Required work
The entries below should be quoted exactly, with no pictures carried over.

(Rows from a spatial reasoning dataset)
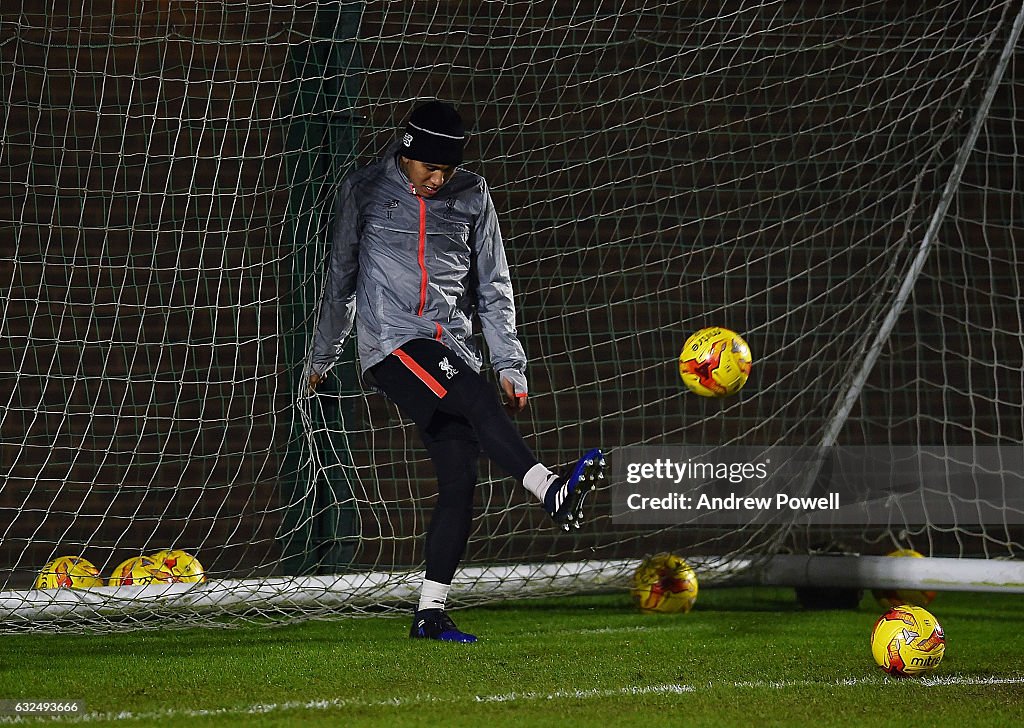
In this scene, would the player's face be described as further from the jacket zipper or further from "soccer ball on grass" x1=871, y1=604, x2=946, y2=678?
"soccer ball on grass" x1=871, y1=604, x2=946, y2=678

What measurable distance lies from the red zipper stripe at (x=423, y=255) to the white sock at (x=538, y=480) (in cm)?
65

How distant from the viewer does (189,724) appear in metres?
2.96

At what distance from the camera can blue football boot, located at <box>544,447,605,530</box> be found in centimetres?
375

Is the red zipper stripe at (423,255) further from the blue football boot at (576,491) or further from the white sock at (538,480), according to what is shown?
the blue football boot at (576,491)

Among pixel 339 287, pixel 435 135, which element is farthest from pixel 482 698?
pixel 435 135

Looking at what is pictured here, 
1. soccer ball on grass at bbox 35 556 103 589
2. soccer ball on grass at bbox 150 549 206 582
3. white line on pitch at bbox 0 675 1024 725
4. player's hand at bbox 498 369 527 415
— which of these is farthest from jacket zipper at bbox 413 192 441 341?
soccer ball on grass at bbox 35 556 103 589

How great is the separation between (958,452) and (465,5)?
373 centimetres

Exercise output
In this scene, would the player's face be described as further from the jacket zipper or further from "soccer ball on grass" x1=871, y1=604, x2=946, y2=678?
"soccer ball on grass" x1=871, y1=604, x2=946, y2=678

What measurable distance lies from the red zipper stripe at (x=423, y=255) to the white sock at (x=538, y=480) (in cm)?
65

How distant from the viewer does (189,724) appear in metres?
2.96

At what distance from the camera can blue football boot, located at <box>544,447,605,530</box> be found in centimetres?
375

Is the red zipper stripe at (423,255) further from the blue football boot at (576,491) or further from the white sock at (538,480), according to what is shown?
the blue football boot at (576,491)

Among pixel 339 287, pixel 435 135, which element is farthest from pixel 482 698?
pixel 435 135

Looking at what is pictured here, 
1. soccer ball on grass at bbox 35 556 103 589
2. soccer ball on grass at bbox 150 549 206 582
3. white line on pitch at bbox 0 675 1024 725
4. player's hand at bbox 498 369 527 415
— which of these is farthest from jacket zipper at bbox 413 192 441 341?
soccer ball on grass at bbox 35 556 103 589

How great is the separation between (958,452) and (465,5)?
373 centimetres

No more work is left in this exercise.